Seqanswers Leaderboard Ad

Collapse

Announcement

Collapse
No announcement yet.
X
 
  • Filter
  • Time
  • Show
Clear All
new posts

  • how to study differential expression?

    My data is got from 2 tissues by Illumina sequencing with 75nt reads. Are there any standard ways to study differential expression?
    Is it necessary to calculate RPKM for each gene? If so what is the best tool to calculate RPKM? ERANGE, TopHat or Cufflinks?
    Is simply counting and comparing the number of reads mapping to each gene between tissues also acceptable for studying differential gene expression?

    Thank you for your time!

  • #2
    You may use DEGseq to do the anaysis you want to. The input for DEGseq could be mapped reads rather than RPKM.
    Have a look:

    and the related paper:


    best,
    Xi
    Xi Wang

    Comment


    • #3
      Originally posted by beliefbio View Post
      Is it necessary to calculate RPKM for each gene?
      Because transcripts (or genes) vary in length (kilobases) and sequence-runs vary in the amount of reads produced, you would somehow like to account for these variations if you want to compare runs/samples. RPKM is a measure that (up to a certain degree of course) accounts for these.

      If so what is the best tool to calculate RPKM? ERANGE, TopHat or Cufflinks?
      Erange I haven't used yet. Tophat is for mapping not counting (it does count, but the creator of this software has said this will be removed from future versions since Cufflinks now exists), so Cufflinks is meant for RPKM determination.

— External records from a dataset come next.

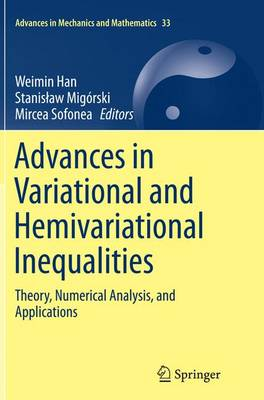 Advances in Variational and Hemivariational Inequalities: Theory, Numerical Analysis, and Applications - Advances in Mechanics and Mathematics 33 (Paperback)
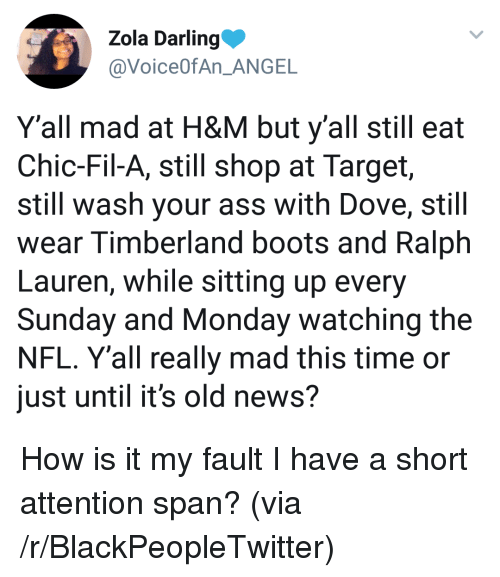 Blackpeopletwitter, Dove, and News: Zola Darling  @VoiceOfAn ANGE  Y'all mad at H&M but y'all still eat  Chic-Fil-A, still shop at Target,  still wash your ass with Dove, still  wear Timberland boots and Ralph  Lauren, while sitting up every  Sunday and Monday watching the  NFL. Y'all really mad this time or  just until it's old news? <p>How is it my fault I have a short attention span? (via /r/BlackPeopleTwitter)</p>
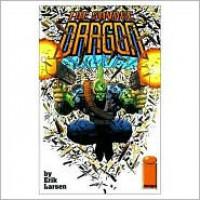 Savage Dragon, Vol. 1: Baptism of Fire - Erik Larsen
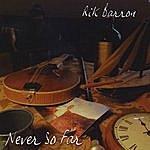 Rik Barron Never So Far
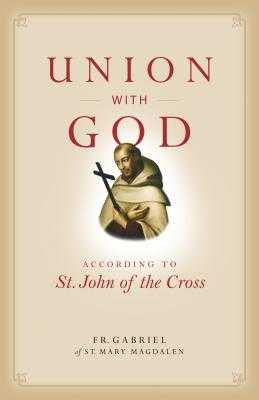 Union with God: According to St. John of the Cross -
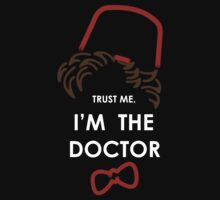 Trust me. I'm the Doctor. Version 1 by ArcticAldun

      So, you could map with tophat and then feed the produced "accepted_hits.sam" file to Cufflinks which will count and return RPKM values. But do realize that Tophat does more than just mapping, it tries to find exon-exon splice junctions (and is therefor potentially slow for just mapping).

      -svl

      update: and btw, when you have the RPKM values from Cufflinks you could also use the mentioned DEGseq for determining which transcripts are differentially expressed.
      Last edited by svl; 12-01-2009, 03:25 AM.

      Comment


      • #4
        Thanks a lot svl!!

        Comment


        • #5
          Originally posted by svl View Post
          Because transcripts (or genes) vary in length (kilobases) and sequence-runs vary in the amount of reads produced, you would somehow like to account for these variations if you want to compare runs/samples. RPKM is a measure that (up to a certain degree of course) accounts for these.
          If you are examining in differential expression of genes between samples you don't really need to normalize for transcript length. When comparing gene to gene between samples the length of the transcript is constant (let's ignore the possibility of differential isoform expression). In this case you only need to normalize for the total number of reads in each sample pool.

          Comment


          • #6
            Originally posted by kmcarr View Post
            If you are examining in differential expression of genes between samples you don't really need to normalize for transcript length. When comparing gene to gene between samples the length of the transcript is constant (let's ignore the possibility of differential isoform expression). In this case you only need to normalize for the total number of reads in each sample pool.
            I totally agree with your point. DEGseq follows this to identify differentially expressed genes.
            Xi Wang

            Comment


            • #7
              Agreed. Looking at other things, like the top (100) expressing genes/transcripts though, is impossible then, so for the sake of future comparison it's nice to use RPKM instead of RPM, it's not hard to calculate anyway. But you're absolutely right !
              Last edited by svl; 12-01-2009, 02:04 PM.

              Comment


              • #8
                CuffCompare

                Originally posted by Xi Wang View Post
                I totally agree with your point. DEGseq follows this to identify differentially expressed genes.
                Cuffcompare (which is part of the Cufflinks) could be used to identify differentially expressed genes.

                Comment


                • #9
                  Hello everybody,

                  Some quick questions about the topic, I number them as they are quite different from each other. Any input appreciated!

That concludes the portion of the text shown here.